* [Quoted passage]
════════════════════
Saturday, August 30, 2014

Have been away forever, I know. Moving and being homeless for a while and then having my brother move to this town for grad school and trying to help him out with basic early stuff totally occupied me for the last say one month. Also since last week I have had to work like crazy for a collaboration. Anyways we have settled in an extremely beautiful and adorable house now and by we I mean my roommates and I who have been living together for the last two years. I can't imagined if we could have found a better place than here to live. Seriously! 

Yesterday we went to watch this movie "BoyHood", and boy! You gotta watch it. It's truly amazing.




In case you didn't recognize the director, Richard Linklater is the director of the trilogy Before Sunrise, Before Sunset and Before Midnight

Tuesday, July 8, 2014

28 years and still counting ...

Here I am, at the age I have always wished to be.
Wish me a good year. I really need one! I want one! I got to make one! Hopefully I will make one!

Saturday, July 5, 2014

"The Liberals, he said, were Freemasons, bad people, wanting to hang priests, to institute civil marriage and divorce, to recognize the rights of illegitimate children as equal to those of legitimate ones, and to cut the country up into a federal system that would take power away from the supreme authority. The Conservatives, on the other hand, who had received their power directly from God, proposed the establishment of public order and family morality. They were defenders of the faith of Christ, of the principle of authority, and were not prepared to permit the country to be broken down into autonomous entities. Aureliano sympathized with the Liberal attitude with respect to the rights of natural children, but in any case, he could not understand how people arrived at the extreme of waging war over things that could not be touched with the hand." -__ From "One Hundred Years of Solitude"

Tuesday, June 24, 2014

The Allerton Park

I haven't been seeing aspects of my spontaneous self for quite sometime. Very recently I've seen some sparkles of it and I'm so damn happy that it's not dead, the spontaneous self I mean. I was going to accompany my friend, who was visiting from Iran, to Chicago. A few days before he arrived here he said something in his text messages that implied he has been assuming that I will go to Milwaukee with him and I thought well, we'll see and I ended up going to Milwaukee with him and we stayed with a mutual friend and it was hysterically fun. Thankfully I didn't hesitate to go. Also a few days before going to Milwaukee this other friend of mine called saying a few friends have rented a cabin in the woods near Asheville and it will be cool if I could join them. He generously invited me to go to his place in Atlanta, spend a day or two with him and another mutual friend and then we drive to Asheville and join the other two friends with whom we were planning to stay in the cabin?! What did I do!? Got a plane ticket from Milwaukee to Atlanta that very night, a few hours after my friend's call!
════════════════════
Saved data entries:
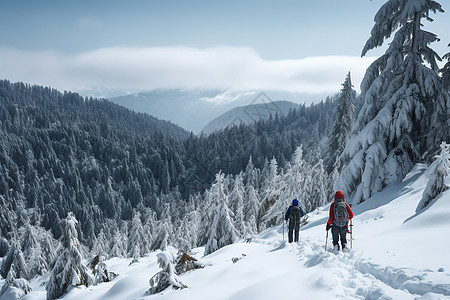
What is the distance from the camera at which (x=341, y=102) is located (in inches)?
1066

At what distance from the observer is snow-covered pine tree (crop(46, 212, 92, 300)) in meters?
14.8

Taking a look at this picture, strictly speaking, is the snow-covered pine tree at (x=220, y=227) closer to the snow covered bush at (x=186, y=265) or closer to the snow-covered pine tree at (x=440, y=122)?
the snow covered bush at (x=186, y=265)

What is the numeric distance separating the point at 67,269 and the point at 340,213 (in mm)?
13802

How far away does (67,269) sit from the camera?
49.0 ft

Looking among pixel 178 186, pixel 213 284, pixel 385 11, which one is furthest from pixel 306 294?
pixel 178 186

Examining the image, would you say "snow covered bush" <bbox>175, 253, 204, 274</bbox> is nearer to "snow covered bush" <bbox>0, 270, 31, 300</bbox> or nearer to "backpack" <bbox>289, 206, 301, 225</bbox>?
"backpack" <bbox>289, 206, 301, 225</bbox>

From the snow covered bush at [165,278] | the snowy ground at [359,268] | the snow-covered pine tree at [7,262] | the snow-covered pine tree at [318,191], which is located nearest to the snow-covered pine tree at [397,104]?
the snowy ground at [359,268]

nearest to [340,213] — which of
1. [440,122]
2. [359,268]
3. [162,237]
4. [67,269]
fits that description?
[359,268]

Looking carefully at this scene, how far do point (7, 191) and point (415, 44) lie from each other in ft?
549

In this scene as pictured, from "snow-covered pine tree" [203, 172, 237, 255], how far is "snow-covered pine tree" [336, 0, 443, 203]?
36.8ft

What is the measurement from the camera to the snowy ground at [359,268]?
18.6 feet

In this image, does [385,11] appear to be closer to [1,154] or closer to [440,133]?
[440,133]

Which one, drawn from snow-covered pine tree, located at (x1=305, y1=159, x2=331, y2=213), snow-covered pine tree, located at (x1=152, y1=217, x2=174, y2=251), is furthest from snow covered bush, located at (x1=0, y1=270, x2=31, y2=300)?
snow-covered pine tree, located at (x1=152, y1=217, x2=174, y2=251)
════════════════════
* [Problems to work on]
1 > Summarize the blog posts in two sentences.
2 > Extend the blog posts, picking up after their last sentence.
These entries come from a different source than the blog posts.

* [Answer section]
1 > The writer explains being away for about a month because of moving, helping a brother settle in town for grad school, and heavy work on a collaboration, then praises the new house shared with longtime roommates and recommends the movie "BoyHood." Later posts mark turning 28, quote a passage on Liberals and Conservatives from "One Hundred Years of Solitude," and describe a returning spontaneity that led to an unplanned trip to Milwaukee and a flight booked the same night to Atlanta to join friends headed for a cabin near Asheville.

2 >
Today?! I was sitting in my office not doing shit and it was too cloudy and depressing; I was down and all of a sudden I decided it's such a shame that I've never been to Allerton Park in nearly four years that I've lived in this town. Fortunately I had a friend's car borrowed for today and I simply drove to Allerton. The best thing I have done in quite a while. Isn't it pretty?!  The interesting thing was that once I got to the park it stopped raining and it got quite sunny and beautiful as you can say from these two photos:





And below is the same scene but this time from the top of the white folly in the Fu Dog Garden




Look at the photos in this blog post so you will get a better feeling what a heaven I've been to today. I would recommend reading the post as well; she has written pretty well about the park and Robert Allerton. The white folly I talked about earlier is captured in the first photo of the post. 

On my way back I was so charged that once I got to Champaign I realized I had driven 28 miles in 17 minutes! 

I just learned today that Robert Allerton has donated a substantial number of artifacts to The Art Institute of Chicago. Such a shame I didn't know this person before.